_Directive:_ Format the records from the line containing "Of the options" through the line containing "which is nearest to the viewer?" as a numbered list, including only those lines and leaving out any blank ones.

_Data provided:_
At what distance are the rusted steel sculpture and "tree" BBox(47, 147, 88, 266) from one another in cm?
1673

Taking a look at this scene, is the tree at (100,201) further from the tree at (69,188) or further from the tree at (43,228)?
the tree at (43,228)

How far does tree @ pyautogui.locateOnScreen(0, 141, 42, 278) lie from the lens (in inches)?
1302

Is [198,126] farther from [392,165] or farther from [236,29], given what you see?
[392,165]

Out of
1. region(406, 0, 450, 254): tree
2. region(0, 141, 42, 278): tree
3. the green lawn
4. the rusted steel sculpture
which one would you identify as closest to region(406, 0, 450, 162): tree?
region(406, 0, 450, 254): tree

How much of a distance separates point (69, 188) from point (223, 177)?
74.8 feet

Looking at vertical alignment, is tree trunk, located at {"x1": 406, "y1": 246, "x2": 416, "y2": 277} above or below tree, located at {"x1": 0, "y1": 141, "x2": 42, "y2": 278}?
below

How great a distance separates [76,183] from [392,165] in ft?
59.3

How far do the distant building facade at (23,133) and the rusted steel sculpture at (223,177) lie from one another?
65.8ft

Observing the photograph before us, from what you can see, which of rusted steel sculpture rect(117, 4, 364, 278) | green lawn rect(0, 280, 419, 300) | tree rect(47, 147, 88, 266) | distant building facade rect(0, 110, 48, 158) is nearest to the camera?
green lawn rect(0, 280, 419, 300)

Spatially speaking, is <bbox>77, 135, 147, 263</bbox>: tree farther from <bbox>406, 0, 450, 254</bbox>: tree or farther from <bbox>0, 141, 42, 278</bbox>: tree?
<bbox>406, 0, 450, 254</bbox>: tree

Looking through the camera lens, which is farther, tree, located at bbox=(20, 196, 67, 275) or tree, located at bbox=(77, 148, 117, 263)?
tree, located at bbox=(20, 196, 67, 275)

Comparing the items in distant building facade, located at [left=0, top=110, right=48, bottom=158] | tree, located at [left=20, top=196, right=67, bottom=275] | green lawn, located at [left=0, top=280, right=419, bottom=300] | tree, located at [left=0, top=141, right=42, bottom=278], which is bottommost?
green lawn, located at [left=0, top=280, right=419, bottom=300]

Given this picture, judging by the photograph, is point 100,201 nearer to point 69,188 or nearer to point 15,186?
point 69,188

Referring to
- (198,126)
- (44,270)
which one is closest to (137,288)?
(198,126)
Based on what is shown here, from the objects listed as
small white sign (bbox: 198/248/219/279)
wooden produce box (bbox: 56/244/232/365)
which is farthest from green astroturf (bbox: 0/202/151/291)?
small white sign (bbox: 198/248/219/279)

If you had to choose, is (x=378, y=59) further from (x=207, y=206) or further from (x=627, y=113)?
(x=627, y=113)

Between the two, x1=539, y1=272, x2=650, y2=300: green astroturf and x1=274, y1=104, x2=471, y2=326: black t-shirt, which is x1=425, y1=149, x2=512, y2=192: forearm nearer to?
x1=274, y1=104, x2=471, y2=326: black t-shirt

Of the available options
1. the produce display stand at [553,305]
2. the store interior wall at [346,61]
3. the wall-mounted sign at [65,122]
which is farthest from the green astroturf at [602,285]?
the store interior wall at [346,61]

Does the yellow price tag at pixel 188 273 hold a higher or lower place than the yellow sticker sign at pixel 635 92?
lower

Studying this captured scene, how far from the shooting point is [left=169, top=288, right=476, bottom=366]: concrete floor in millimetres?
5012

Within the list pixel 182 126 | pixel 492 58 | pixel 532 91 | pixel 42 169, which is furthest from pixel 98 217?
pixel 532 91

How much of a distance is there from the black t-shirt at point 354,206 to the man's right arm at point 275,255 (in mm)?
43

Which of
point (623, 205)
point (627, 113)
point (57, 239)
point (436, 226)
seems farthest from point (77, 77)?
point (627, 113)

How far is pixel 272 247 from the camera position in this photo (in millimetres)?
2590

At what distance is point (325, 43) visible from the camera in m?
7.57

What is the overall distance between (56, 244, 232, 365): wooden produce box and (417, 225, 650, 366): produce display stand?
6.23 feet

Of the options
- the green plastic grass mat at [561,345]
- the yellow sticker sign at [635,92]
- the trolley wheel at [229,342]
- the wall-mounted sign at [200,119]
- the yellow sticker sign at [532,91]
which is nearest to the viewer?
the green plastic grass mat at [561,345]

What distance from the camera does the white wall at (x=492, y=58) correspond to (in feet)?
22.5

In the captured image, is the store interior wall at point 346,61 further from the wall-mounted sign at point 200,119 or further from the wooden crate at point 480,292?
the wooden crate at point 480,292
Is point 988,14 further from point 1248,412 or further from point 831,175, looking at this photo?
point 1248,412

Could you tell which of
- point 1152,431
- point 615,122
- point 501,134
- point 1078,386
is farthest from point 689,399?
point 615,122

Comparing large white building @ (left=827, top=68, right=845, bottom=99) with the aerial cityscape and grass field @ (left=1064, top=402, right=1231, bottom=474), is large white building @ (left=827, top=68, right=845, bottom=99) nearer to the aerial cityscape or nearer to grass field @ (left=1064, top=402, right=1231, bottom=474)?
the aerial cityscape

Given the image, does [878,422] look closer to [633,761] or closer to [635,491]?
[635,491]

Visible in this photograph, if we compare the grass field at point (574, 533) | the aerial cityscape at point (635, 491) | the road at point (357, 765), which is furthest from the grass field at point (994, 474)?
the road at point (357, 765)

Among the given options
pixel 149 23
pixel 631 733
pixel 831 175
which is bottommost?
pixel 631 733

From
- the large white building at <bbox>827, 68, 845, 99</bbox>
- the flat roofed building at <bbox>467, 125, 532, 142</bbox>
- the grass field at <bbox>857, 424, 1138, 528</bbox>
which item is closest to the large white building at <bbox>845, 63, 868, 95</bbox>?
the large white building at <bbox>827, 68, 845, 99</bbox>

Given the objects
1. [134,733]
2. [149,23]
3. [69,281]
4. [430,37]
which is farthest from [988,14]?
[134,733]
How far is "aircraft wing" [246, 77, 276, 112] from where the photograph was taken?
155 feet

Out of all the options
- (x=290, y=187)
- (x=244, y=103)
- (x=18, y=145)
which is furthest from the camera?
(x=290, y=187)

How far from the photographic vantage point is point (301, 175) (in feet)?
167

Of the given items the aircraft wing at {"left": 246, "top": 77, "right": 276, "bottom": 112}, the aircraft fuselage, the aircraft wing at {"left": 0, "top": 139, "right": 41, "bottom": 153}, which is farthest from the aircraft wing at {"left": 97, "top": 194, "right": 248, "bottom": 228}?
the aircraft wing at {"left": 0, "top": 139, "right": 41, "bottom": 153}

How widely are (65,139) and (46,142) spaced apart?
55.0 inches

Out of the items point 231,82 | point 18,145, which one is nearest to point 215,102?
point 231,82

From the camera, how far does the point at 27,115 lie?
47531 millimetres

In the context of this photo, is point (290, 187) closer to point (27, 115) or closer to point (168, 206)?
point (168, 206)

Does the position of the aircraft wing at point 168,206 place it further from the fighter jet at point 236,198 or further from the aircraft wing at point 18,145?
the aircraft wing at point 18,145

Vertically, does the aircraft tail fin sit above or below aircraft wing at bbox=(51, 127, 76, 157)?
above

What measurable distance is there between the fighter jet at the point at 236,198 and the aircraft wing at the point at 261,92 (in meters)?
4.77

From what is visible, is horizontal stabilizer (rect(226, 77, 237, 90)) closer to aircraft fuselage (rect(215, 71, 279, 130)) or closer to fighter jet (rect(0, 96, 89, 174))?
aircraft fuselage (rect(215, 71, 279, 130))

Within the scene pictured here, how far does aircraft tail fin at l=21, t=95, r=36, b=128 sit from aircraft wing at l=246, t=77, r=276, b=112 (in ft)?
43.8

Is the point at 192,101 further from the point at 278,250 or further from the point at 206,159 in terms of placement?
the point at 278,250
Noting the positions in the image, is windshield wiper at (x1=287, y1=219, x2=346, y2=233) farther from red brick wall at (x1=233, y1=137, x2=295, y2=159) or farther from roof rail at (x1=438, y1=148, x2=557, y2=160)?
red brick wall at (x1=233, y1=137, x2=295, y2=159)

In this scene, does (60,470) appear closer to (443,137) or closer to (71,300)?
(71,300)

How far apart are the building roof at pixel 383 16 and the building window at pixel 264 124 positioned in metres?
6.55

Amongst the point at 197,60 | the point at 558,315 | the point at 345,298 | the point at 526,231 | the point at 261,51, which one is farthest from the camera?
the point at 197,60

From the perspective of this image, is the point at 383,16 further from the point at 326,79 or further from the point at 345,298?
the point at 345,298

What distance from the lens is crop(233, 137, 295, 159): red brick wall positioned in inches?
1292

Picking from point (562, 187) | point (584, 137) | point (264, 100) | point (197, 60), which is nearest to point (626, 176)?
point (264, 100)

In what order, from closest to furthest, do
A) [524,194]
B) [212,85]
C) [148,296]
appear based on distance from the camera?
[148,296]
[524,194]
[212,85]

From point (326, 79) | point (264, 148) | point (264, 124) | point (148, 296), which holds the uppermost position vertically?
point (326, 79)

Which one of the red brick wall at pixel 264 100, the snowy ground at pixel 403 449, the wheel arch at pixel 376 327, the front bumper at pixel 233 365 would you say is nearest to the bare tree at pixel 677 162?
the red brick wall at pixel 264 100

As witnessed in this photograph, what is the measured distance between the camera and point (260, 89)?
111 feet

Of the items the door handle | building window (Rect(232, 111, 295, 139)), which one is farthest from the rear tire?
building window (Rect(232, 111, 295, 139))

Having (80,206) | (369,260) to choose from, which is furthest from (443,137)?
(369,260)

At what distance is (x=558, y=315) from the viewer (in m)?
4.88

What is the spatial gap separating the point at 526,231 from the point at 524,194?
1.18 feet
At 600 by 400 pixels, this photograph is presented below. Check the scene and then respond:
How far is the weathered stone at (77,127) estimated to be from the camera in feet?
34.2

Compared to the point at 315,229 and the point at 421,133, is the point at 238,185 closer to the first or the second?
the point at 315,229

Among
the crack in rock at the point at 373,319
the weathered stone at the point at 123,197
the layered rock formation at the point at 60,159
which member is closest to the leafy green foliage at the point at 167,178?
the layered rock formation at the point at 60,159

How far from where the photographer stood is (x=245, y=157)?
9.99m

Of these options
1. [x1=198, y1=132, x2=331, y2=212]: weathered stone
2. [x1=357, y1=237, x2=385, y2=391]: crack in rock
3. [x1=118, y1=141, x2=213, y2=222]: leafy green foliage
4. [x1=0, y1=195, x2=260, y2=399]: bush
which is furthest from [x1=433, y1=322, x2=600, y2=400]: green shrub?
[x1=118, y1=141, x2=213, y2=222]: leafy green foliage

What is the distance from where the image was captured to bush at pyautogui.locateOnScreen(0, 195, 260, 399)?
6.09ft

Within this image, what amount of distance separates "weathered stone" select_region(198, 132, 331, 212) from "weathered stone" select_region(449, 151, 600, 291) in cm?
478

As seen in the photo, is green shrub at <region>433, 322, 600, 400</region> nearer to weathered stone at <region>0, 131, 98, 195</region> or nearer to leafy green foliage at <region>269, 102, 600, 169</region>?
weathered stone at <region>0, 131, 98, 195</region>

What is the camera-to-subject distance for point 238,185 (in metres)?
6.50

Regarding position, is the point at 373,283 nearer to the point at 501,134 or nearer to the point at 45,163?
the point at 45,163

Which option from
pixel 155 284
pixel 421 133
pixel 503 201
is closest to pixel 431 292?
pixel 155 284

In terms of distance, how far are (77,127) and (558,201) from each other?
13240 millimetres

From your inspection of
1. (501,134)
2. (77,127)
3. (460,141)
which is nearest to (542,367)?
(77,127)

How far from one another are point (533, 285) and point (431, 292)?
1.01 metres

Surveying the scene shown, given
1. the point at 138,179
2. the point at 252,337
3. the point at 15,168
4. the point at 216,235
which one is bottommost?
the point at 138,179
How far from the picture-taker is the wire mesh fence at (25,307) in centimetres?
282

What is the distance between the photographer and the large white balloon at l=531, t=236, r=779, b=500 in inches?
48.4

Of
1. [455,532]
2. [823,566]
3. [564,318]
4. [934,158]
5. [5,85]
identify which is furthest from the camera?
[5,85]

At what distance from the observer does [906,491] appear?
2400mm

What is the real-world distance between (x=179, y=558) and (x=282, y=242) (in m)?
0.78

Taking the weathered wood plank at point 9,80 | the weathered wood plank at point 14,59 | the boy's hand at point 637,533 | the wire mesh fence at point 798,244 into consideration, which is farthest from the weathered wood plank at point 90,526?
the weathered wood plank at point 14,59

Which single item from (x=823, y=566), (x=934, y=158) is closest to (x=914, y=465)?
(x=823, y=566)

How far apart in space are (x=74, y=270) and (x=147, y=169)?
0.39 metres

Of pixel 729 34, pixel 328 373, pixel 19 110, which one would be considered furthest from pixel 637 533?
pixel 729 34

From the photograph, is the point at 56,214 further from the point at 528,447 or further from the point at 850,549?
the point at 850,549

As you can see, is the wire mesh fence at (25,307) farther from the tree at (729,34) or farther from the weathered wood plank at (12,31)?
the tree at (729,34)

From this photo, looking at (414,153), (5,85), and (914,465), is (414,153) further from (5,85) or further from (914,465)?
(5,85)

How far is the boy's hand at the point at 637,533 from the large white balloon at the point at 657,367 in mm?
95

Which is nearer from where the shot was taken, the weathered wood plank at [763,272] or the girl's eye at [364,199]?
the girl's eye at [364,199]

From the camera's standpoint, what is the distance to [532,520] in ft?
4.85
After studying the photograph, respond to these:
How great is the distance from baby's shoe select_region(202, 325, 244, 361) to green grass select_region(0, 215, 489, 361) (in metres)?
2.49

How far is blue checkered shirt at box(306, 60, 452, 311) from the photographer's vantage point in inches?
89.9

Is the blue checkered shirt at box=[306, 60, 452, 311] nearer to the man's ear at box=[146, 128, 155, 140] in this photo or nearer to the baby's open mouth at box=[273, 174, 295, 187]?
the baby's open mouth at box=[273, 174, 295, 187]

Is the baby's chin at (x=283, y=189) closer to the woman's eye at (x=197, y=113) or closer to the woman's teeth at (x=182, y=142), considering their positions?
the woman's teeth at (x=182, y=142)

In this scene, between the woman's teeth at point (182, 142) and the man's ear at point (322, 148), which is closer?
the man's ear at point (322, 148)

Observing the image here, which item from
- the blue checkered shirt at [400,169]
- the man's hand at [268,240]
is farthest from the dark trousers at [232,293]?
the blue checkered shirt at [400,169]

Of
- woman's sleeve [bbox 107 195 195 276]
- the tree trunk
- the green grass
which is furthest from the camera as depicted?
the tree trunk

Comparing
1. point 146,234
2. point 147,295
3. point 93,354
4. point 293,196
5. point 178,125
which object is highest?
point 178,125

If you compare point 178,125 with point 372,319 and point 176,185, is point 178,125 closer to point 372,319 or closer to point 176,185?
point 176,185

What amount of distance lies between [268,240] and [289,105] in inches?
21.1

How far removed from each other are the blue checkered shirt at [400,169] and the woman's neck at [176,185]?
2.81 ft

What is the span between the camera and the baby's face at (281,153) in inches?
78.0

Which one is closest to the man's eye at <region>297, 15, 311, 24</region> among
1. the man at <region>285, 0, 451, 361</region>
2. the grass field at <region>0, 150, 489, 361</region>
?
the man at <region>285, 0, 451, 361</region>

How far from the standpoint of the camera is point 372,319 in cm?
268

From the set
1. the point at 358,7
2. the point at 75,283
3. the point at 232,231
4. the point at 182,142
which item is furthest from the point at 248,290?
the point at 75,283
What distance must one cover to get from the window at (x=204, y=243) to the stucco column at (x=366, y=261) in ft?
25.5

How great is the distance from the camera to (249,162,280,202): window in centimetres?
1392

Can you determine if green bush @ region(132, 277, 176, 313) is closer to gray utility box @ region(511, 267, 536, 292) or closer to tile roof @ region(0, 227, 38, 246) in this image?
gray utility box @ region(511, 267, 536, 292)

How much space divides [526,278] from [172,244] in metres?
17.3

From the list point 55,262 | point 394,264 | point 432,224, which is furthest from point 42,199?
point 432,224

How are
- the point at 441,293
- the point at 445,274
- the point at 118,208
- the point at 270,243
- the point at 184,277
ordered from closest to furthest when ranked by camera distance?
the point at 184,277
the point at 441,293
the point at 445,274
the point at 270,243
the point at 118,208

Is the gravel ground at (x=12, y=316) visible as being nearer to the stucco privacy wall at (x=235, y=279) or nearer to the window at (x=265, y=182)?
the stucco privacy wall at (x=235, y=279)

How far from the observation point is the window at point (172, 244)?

_Finished answer:_
1. Of the options
2. - the green plastic grass mat at [561,345]
3. - the yellow sticker sign at [635,92]
4. - the trolley wheel at [229,342]
5. - the wall-mounted sign at [200,119]
6. - the yellow sticker sign at [532,91]
7. which is nearest to the viewer?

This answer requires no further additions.